---------- TEXT FOR ANALYSIS

Go: Structuring repositories with protocol buffers

2020-03-01

Introduction

In my current position at Utility Warehouse, my team keeps our go code for all our services within a monorepo. This includes all our protocol buffer definitions that are used to generate client/service code to allow our services to interact.

This post aims to outline our way of organising our protocol buffer code and how we perform code generation to ensure all services are up-to-date with the latest contracts when things change. This posts expects you to already be familiar with protocol buffers.

You could also use the structure explained in this post to create a single repository that contains all proto definitions for all services (or whatever else you use them for) and serve it as a go module.

What are protocol buffers?

Taken from Google’s documentation

Protocol buffers are Google’s language-neutral, platform-neutral, extensible mechanism for serializing structured data – think XML, but smaller, faster, and simpler. You define how you want your data to be structured once, then you can use special generated source code to easily write and read your structured data to and from a variety of data streams and using a variety of languages.

On top of using them for service-to-service communication, we also use them as our serialization format for the event-sourced aspects of our systems, where proto messages are sent over the wire via Apache Kafka and NATS. Which also allows systems that consume/produce events to always have the most up-to-date definitions.

The ‘proto’ directory

At the top level of our repository lives the proto directory. This is where all .proto files live, as well as third-party definitions (such as those provided by google or from other teams within the business).

Our team is the partner platform, so our specific proto definitions are found in a subdirectory named partner. Below this are the different domains we deal with. Subdirectories here include aspects such as identity, or document for services that deal with authentication or the management of individual partner’s documents.

Below here are either versioned or service directories. Let’s say we have a gRPC API that serves documents for a partner, the proto definitions will are found under partner/document/service/v* (where * is the major version number for the service). Alternatively, if we have domain objects we want to share across multiple proto packages, we keep those under partner/document/v*. Using versioned directories like this allows us to version our proto packages easily and have the package names reflect the location of those files within the repository.

Here’s a full example of what this looks like:

.
└── proto
    ├── partner
    │   └── document
    │       ├── service
    │       │   └── v1
    |       |       └── service.proto  # gRPC service definitions, DTOs etc
    │       └── v1
    |           └── models.proto       # Shared domain objects

Writing protocol buffer definitions

Next, lets take a look at how we actually define our protocol buffers. There’s nothing particularly out of the ordinary here that you wouldn’t see in most other definitions. The most important part is the package declaration. We make sure our package names reflect the relative location of the protocol buffer files. In the example above, the packages are named partner.document.service.v1 and partner.document.v1.

Here’s an example of what the top of our .proto files look like:

syntax = "proto3";

// Additional imports go here

package partner.document.service.v1;

option go_package = "github.com/utilitywarehouse/<repo>/proto/gen/go/partner/document/service/v1;document";

// Service & message definitions go here

We’re also using the buf tool in order to lint our files and check for breaking changes.

--------------------

**WHAT YOU NEED TO DO:**
Please condense the paragraph in the protocol buffers post that begins "Below here are either versioned or service directories" into a short bulleted list that keeps its main facts. Rely only on the protocol buffers post above.

---------- COLLECTED MATERIAL

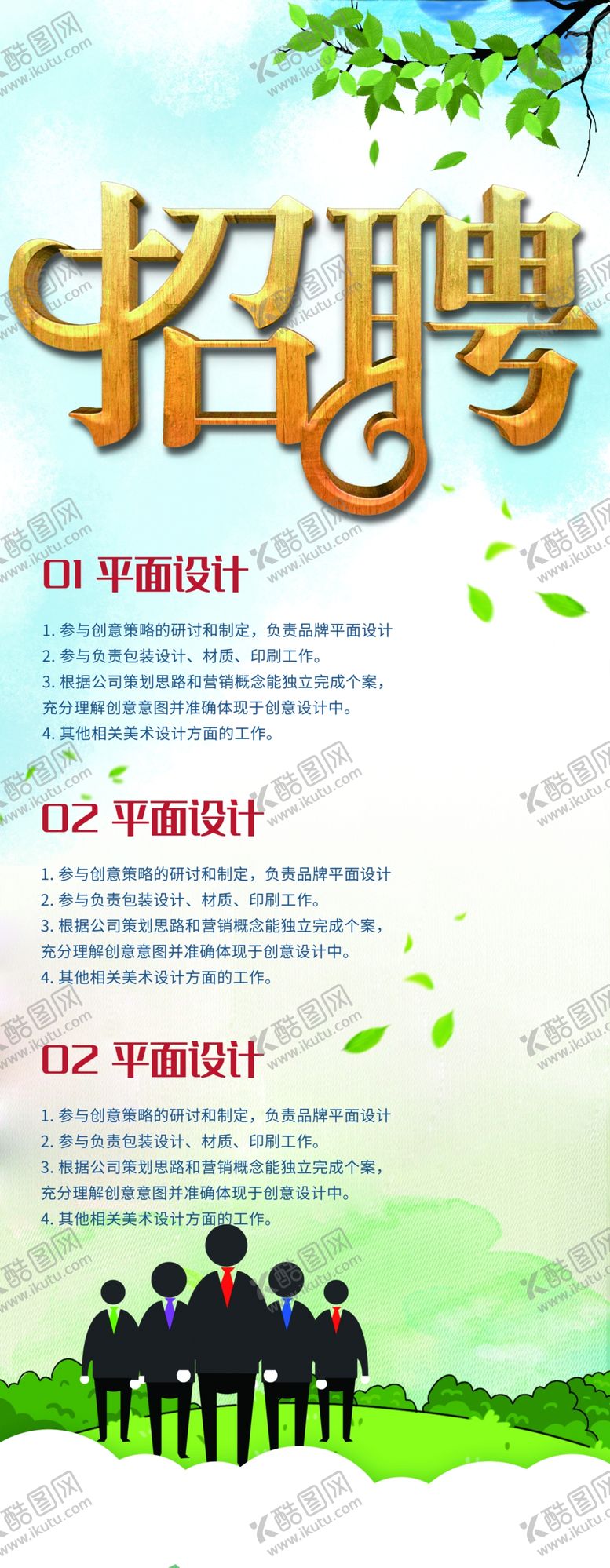 编号：69994609140335171161【酷图网】源文件下载-招聘展架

--------------------

**TASK SOLUTION:**
- Under the domain directories sit either versioned directories or service directories.
- Proto definitions for a gRPC API that serves a partner's documents go under partner/document/service/v*, where * is the service's major version number.
- Domain objects shared across multiple proto packages go under partner/document/v*.
- Versioned directories make proto packages easy to version and let package names reflect where the files sit in the repository.